Чавкали пьяницы, слизывая вино и пожирая всё, что попадалось на глаза. Хлопал изумлёнными глазами Никита. Среди смрада кабацкого, вся брань непристойная да ор, от которого уши вянут, душа вглубь прячется, чудом аль велением божьим предстал ангел во плоти. Вокруг него чистота да сиянье. Даже кабатчик, погрязший в грехе и пороках, чистыми плакал слезами.

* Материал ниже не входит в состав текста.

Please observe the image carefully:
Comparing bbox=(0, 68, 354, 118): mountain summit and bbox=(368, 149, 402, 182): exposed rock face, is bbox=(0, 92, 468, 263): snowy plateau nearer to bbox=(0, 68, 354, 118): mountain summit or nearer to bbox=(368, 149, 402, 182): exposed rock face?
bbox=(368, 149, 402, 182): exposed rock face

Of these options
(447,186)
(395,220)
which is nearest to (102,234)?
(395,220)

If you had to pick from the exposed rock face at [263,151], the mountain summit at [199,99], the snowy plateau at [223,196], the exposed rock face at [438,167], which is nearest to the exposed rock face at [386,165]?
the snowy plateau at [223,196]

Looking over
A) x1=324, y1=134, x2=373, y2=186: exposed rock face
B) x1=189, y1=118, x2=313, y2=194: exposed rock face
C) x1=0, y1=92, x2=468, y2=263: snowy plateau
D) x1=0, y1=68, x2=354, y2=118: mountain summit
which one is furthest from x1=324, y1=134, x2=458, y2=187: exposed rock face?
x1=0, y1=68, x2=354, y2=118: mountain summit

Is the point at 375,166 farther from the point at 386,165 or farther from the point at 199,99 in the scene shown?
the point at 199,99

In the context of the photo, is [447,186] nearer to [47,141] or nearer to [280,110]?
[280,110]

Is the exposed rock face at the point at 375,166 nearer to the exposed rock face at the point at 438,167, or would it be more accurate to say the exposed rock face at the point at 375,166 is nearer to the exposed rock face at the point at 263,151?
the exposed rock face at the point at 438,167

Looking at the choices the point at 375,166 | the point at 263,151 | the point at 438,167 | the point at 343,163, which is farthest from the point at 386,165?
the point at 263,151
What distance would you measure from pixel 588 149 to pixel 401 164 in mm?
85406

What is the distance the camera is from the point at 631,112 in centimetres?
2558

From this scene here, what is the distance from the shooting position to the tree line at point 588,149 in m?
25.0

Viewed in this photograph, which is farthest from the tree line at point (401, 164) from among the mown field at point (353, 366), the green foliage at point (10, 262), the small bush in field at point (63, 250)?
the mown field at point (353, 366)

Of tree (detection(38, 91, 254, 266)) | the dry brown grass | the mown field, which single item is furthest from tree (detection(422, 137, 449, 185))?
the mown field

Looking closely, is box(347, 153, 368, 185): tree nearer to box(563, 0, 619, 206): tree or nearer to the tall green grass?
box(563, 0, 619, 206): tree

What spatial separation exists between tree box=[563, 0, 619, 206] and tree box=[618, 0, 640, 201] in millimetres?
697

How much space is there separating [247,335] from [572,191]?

Так мнилось Никите. И на полувзмахе застыла сабля. Восторженно, не мигая, смотрел он на чудо, явленное кабацкому сброду.
– Нищ-щии! Си-ирыы! – скулил кабатчик и врал: в подполе, в берестяной коробке, томилось припрятанное золотишко.
– Проживём, тятенька! Бог милостив, – журчала Алёнушка. И голос её родниковый и глаза ясно-синие чистотой своей смущали Никиту.
«Что это я?» – опамятовался казак, сунув саблю в ножны. – Ума помраченье».